In Chin, Gibbs, C.J. and Wilson, J. also acknowledged the existence of authority to like effect[11] as did Dawson, J.,[12] who described the relevant principle as one of fairness.[13] I note that there was no evidence to contradict the assertion by counsel for the prosecution, before the magistrate, and counsel for the second defendant, in the Court, that the warrant had indeed been extended. I also note that the defence had not yet presented any evidence at the hearing when the no case submission was made. Of course, the matter is one for the exercise of the court’s discretion, in accordance with established principle. I am not persuaded by the submissions in this regard of counsel for the plaintiffs.

[8](1984-5) 157 C.L.R. 671 at 676-7 per Gibbs, C.J. and Wilson, J..

[9][1976] V.R. 743 at 749 per Anderson, J..

[10][1976] V.R. 743 at 749.

[11](1984-5) 157 C.L.R. 671 at 676-7.

[12](1984-5) 157 C.L.R. 671 at 684-5.

[13](1984-5) 157 C.L.R. 671 at 684-5.

  1. The fact that both the Court and Magistrates’ Court have been informed by the prosecution that there is evidence which, if admitted, would obviate the need to address the legal issue arising in its absence is a significant factor in the assessment as to whether exceptional circumstances justifying the fragmentation of the proceedings below have been established.

  1. In Sankey v Whitlam[14] Gibbs, C.J provided a relevant caution when his Honour said, of declarations in respect of the admissibility of evidence, that :

“[t]he power to make declaratory orders has proved to be a valuable addition to the armoury of the law. The procedure involved is simple and free from technicalities; properly used in an appropriate case the use of the power enables the salient issue to be determined with the least possible delay and expense. But the procedure is open to abuse, particularly in criminal cases, and, if wrongly used can cause the very evils it is designed to avoid.
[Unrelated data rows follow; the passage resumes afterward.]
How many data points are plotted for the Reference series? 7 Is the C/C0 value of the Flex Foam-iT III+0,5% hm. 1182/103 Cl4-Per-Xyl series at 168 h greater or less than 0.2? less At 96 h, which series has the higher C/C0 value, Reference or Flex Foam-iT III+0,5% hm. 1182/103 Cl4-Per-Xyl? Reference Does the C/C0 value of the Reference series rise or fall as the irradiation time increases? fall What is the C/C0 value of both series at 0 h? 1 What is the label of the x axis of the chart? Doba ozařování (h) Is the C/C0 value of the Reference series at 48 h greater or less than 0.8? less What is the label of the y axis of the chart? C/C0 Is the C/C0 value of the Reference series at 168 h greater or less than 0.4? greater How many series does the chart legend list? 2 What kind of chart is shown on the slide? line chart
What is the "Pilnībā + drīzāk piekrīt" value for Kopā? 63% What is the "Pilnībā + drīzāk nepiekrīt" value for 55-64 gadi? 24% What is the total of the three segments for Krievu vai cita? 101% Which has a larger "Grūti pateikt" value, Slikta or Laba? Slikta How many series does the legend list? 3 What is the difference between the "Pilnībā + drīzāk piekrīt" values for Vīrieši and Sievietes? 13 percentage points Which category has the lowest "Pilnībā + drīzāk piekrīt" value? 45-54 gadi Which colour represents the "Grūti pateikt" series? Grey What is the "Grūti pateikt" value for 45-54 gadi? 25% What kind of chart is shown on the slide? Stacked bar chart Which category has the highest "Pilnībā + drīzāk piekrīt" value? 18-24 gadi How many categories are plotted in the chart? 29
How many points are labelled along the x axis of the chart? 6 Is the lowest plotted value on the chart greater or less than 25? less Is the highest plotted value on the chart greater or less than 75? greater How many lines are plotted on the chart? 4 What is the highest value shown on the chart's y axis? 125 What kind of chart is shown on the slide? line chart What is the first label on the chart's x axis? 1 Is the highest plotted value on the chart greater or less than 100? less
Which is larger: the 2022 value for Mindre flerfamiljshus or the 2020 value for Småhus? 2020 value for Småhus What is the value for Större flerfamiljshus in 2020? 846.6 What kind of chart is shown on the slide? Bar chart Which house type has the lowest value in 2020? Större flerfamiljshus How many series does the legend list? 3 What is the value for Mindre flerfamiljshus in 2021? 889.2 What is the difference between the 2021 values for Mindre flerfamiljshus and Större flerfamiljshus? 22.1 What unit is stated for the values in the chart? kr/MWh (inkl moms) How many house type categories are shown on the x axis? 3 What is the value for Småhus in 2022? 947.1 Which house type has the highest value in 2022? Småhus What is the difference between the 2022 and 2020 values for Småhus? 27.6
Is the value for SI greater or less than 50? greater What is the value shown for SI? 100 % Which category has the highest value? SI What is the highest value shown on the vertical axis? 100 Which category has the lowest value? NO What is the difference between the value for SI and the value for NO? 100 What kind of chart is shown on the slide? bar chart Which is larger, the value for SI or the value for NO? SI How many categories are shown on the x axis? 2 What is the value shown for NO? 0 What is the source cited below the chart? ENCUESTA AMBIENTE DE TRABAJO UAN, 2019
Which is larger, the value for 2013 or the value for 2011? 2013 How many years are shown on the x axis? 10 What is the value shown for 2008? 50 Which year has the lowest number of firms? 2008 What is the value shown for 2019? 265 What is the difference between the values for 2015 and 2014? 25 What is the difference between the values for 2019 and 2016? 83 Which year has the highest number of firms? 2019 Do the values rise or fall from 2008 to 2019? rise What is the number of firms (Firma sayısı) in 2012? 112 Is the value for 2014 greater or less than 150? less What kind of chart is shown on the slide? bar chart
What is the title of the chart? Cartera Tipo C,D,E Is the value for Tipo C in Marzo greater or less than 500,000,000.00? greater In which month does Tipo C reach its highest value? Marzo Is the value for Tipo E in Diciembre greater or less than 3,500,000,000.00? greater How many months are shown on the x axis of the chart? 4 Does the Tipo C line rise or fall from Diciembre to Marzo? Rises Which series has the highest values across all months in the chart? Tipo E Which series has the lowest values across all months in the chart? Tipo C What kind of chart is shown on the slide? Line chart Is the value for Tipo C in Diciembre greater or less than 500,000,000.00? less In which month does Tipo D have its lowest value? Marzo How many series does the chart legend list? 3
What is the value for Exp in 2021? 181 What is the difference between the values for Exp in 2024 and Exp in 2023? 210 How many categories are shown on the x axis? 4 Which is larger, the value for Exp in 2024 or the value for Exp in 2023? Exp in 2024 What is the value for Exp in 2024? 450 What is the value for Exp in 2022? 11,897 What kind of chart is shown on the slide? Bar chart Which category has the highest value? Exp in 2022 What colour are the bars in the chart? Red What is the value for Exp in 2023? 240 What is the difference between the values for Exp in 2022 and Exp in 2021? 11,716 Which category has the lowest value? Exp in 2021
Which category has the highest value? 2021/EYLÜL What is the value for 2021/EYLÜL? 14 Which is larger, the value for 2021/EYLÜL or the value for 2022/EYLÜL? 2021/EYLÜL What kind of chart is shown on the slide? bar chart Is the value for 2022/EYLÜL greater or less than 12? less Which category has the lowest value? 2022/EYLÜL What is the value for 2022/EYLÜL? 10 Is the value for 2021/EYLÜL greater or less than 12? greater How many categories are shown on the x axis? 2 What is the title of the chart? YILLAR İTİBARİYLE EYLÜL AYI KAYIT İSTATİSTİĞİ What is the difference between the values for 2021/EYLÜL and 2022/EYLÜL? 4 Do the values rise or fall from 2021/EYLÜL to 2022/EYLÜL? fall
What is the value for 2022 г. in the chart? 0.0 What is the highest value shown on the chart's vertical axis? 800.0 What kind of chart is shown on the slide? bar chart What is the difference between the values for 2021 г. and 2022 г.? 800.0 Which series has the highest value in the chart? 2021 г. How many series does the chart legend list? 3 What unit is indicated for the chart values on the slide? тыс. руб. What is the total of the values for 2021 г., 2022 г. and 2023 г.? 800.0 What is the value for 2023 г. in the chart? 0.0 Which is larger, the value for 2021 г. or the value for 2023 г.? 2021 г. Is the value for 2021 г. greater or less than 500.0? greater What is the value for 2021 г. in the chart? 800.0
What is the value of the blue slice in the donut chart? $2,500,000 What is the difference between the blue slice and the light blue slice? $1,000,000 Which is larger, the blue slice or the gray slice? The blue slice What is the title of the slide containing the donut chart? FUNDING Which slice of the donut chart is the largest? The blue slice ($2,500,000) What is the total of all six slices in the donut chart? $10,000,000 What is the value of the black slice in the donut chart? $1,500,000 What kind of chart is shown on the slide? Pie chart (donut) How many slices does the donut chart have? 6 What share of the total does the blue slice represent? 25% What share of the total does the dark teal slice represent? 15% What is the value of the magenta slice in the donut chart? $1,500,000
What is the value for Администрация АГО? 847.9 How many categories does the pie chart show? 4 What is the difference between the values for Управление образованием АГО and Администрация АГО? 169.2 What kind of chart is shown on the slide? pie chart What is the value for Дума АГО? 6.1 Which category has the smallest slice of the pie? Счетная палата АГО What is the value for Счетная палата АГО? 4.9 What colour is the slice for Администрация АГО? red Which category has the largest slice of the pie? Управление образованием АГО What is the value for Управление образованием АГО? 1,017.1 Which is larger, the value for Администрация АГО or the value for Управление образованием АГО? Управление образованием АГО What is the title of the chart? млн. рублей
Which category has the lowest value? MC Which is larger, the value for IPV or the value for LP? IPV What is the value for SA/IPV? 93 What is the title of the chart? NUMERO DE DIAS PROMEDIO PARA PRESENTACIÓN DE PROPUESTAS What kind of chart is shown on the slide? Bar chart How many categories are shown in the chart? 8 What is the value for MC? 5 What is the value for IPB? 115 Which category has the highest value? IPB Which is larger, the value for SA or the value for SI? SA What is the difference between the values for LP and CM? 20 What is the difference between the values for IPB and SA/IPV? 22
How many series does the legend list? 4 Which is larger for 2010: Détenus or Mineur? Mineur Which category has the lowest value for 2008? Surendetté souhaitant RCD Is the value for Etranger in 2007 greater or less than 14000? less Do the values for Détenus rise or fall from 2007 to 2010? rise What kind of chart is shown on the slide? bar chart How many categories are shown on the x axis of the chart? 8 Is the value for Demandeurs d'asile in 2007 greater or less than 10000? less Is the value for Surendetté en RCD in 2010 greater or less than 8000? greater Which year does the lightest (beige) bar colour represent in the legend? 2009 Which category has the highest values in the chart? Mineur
Applications as to the admissibility of evidence may in some cases be used by an accused person for the purposes of delay, or by a prosecutor to impose an additional burden on the accused, but even when such an application is made without any improper motive it is likely to be dilatory in effect, to fragment the proceedings and to detract from the efficiency of the criminal process.”[15]

[14](1978) 142 C.L.R.1.

[15](1978) 142 C.L.R.1 at 26.

  1. I do not consider that the necessary exceptional circumstances justifying the fragmentation of the criminal proceedings in the Magistrates’ Court have been made out by the plaintiffs. The proceeding before the magistrate should be allowed to run its course. The relief sought should be refused.

  1. The application should be dismissed. I will hear the parties as to the form of orders.